Hasan Rohani terpilih sebagai
Presiden Iran yang baru. Ia berhasil menangguk 50,7 persen suara dari 17
juta pemilih pada pemilu yang digelar Jumat kemarin, dan diumumkan
Sabtu (14/6). Ia mulai berkantor pada Agustus mendatang.

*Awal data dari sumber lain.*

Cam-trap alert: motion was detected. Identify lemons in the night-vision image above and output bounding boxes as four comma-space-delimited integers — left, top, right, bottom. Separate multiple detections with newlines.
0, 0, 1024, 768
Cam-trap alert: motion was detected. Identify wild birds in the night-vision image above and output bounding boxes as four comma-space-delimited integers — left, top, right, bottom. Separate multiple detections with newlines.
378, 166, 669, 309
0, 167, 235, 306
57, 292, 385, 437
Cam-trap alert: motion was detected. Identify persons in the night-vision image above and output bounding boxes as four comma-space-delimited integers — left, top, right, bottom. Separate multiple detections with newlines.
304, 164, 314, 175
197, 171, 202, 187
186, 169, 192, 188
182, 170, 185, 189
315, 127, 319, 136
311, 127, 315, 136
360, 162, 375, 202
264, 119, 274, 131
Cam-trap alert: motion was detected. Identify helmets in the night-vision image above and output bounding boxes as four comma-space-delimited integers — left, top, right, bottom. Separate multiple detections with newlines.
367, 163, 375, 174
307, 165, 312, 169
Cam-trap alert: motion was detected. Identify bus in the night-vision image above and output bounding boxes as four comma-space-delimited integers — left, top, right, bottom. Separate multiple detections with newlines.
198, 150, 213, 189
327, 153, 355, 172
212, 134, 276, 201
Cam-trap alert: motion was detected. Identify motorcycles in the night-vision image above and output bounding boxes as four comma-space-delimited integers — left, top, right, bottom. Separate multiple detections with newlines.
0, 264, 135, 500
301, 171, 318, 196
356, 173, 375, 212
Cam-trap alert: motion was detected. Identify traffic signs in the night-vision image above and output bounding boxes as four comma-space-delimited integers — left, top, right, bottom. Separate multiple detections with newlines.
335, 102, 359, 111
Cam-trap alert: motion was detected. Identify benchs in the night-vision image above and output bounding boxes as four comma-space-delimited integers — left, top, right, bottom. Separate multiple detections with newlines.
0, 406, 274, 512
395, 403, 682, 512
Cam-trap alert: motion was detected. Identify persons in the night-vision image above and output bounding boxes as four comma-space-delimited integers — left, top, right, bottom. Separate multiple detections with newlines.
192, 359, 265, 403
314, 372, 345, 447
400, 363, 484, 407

Rohani berhasil memikat suara
pemilih dari kalangan kelas menengah yang menilainya sebagai ulama
moderat. Rohani yang sudah lama berseberangan dengan Presiden Mahmud
Ahamdinejad.
Seminggu setelah Ahamadinejad
duduk di kursi presiden pada 2005, Rohani menyatakan sikapnya mengenai
program nuklir Iran dan mengundurkan diri sebagai negosiator nuklir
Iran. Ia merasa tidak cocok dengan filosofi Ahamdinejad yang dianggapnya
terlalu bersemangat untuk mengobarkan perang.
Ia dikenal dekat dengan
mentornya, bekas Presiden Iran Akbar Hashemi Rafsanjani yang juga musuh
bebuyutan Ahmadinejad. Rohani, 64 tahun, bakal meneruskan program nuklir
Iran tapi, pada saat yang sama, diharapkan bisa mengendurkan ketegangan
dengan Barat.
“Rafsanjani adalah satu-satunya
pilihan yang bisa menyemangati kaum reformis,” ujar Rasol Nafisi, analis
masalah-masalah Iran di Stayer University di Virginia, AS. “Rohani
mendapat dukungan karena dia dianggap sebagai orangnya Rafsanjani,
selayaknya memilih Rohani sama saja dengan memilih Rafsanjani,” katanya.
Rohani tampil di muka publik,
sementara Rafsanjani yang sudah sepuh ada di belakang layar sebagai
godfather dan pelindung. Dalam perundingan nuklir Iran yang macet
berkali-kali pada tahun lalu, kini kemungkinan Rafsanjani akan
mempersenjatai Rohani dengan sejumlah taktik yang jitu.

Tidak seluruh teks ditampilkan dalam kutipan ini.